Run notebooks in clean rooms

Important

This feature is in Public Preview.

This article describes how to run notebooks in clean rooms. Notebooks are the interface that collaborators use to run data analysis in collaboration.

To learn how to add a notebook to a clean room, see Create clean rooms.

Before you begin

To run a notebook in a clean room, you must be:

  • The owner of the clean room or have the EXECUTE CLEAN ROOM TASK privilege on the clean room.
  • A collaborator who did not create the notebook. The notebook creator cannot run the notebook. This enforces implicit approval of the notebook by both parties.

Note

The creator is automatically assigned as the owner of the clean room in their Databricks account. The collaborator organization’s metastore admin is automatically assigned ownership of the clean room in their Databricks account. You can transfer ownership. See Manage Unity Catalog object ownership.

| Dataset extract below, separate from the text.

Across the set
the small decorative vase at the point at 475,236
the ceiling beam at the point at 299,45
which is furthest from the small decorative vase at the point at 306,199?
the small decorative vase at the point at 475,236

Run a notebook in a clean room

To run a notebook in a clean room, you must use Catalog Explorer.

  1. In your Azure Databricks workspace, click Catalog icon Catalog.

  2. At the top of the Catalog pane, click the Gear icon gear icon and select Clean Rooms.

    Alternatively, from the Quick access page, click the Clean Rooms > button.

  3. Select the clean room from the list.

  4. Under Notebooks, click the notebook to open it in preview mode.

  5. Click the Run button.

    You can only run notebooks that the other collaborator has shared.

  6. (Optional) On the Run notebook with parameters dialog, click + Add to pass parameter values to the notebook job task.

    For more information about parameters for job tasks, see Parameterize jobs.

  7. Click the confirmation checkbox.

  8. Click Run.

  9. Click See details to view the progress of the run.

    Alternatively, you can view run progress by going to Runs on this page or by clicking Workflows in the workspace sidebar and going to the Job runs tab.

  10. View the results of the notebook run.

    The notebook results appear after the run is complete. To view past runs, go to Runs and click the link in the Start time column.

Share notebook output using output tables

Output tables are temporary read-only tables generated by a notebook run and shared to the notebook runner’s metastore. If the notebook creates an output table, the notebook runner can access it in an output catalog and share it with other users in their workspace. See Create and work with output tables in Databricks Clean Rooms.

Use Azure Databricks Workflows to run clean room notebooks

You can use Azure Databricks jobs to run notebooks and perform tasks on output tables, enabling you to build complex workflows that involve your clean room assets. These features in particular make such workflows possible:

For example, you can create a workflow that propagates the dynamically-generated output schema name across tasks, by doing the following:

  1. Create a task of task type Clean Rooms notebook that runs a notebook that includes the following task value setting:

    dbutils.jobs.taskValues.set(key="output_schema", value=dbutils.widgets.get("cr_output_schema"))
    
  2. Create a subsequent task that references the output_schema value to process the output.